Oil prices fell on Tuesday,
reflecting growing concerns that a two-month rally
may be fading, as supply looked set to keep rising and
there appeared to be little immediate prospect of
demand keeping pace.
The oil price has risen more than 45 percent since
mid-February ahead of a meeting next month of the
world's major producers to discuss an output freeze.
But there is growing scepticism about the outcome of
the meeting.
"Verbal intervention, which has obviously helped the
market greatly over the past two months, combined
with a production slowdown in the U.S., has probably
taken (oil) as far as it can. Now the market really
wants to see some action," Saxo Bank senior manager
Ole Hansen said.
"We're seeing more and more commentators raise the
flag and saying 'have we seen too much, too soon?' in
terms of the rally across the sector."
Brent crude futures LCOc1 fell by $1.20 to $39.07 a
barrel by 1350 GMT (9.50 a.m. ET), having lost 7
percent in the last week, while U.S. crude CLc1
dropped by $1.32 to $38.07.
OPEC and other major suppliers, including Russia, are to
meet on April 17 in Doha to discuss an output freeze
aimed at bolstering prices.
The oil price touched session lows earlier after a source
familiar with Iranian thinking said Iran would attend
the meeting, but this did not mean it would take part
in negotiations over production freezes.

= DATA SHOWN =

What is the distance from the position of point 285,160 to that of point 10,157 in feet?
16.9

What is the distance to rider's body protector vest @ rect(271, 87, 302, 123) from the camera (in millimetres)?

= TASKS TO PERFORM =
1 – Retype the portion of the oil price report starting with "Brent crude futures" and going on through "over production freezes.".
2 – Answer these questions from the oil price report:
(a) By how much had the oil price risen since mid-February?
(b) To what price per barrel did Brent crude futures fall by 1350 GMT?
(c) On what date and in what city were OPEC and other major suppliers set to meet?

= SOLUTIONS =
1 –
Brent crude futures LCOc1 fell by $1.20 to $39.07 a
barrel by 1350 GMT (9.50 a.m. ET), having lost 7
percent in the last week, while U.S. crude CLc1
dropped by $1.32 to $38.07.
OPEC and other major suppliers, including Russia, are to
meet on April 17 in Doha to discuss an output freeze
aimed at bolstering prices.
The oil price touched session lows earlier after a source
familiar with Iranian thinking said Iran would attend
the meeting, but this did not mean it would take part
in negotiations over production freezes.

2 –
(a) More than 45 percent
(b) $39.07 a barrel
(c) April 17, in Doha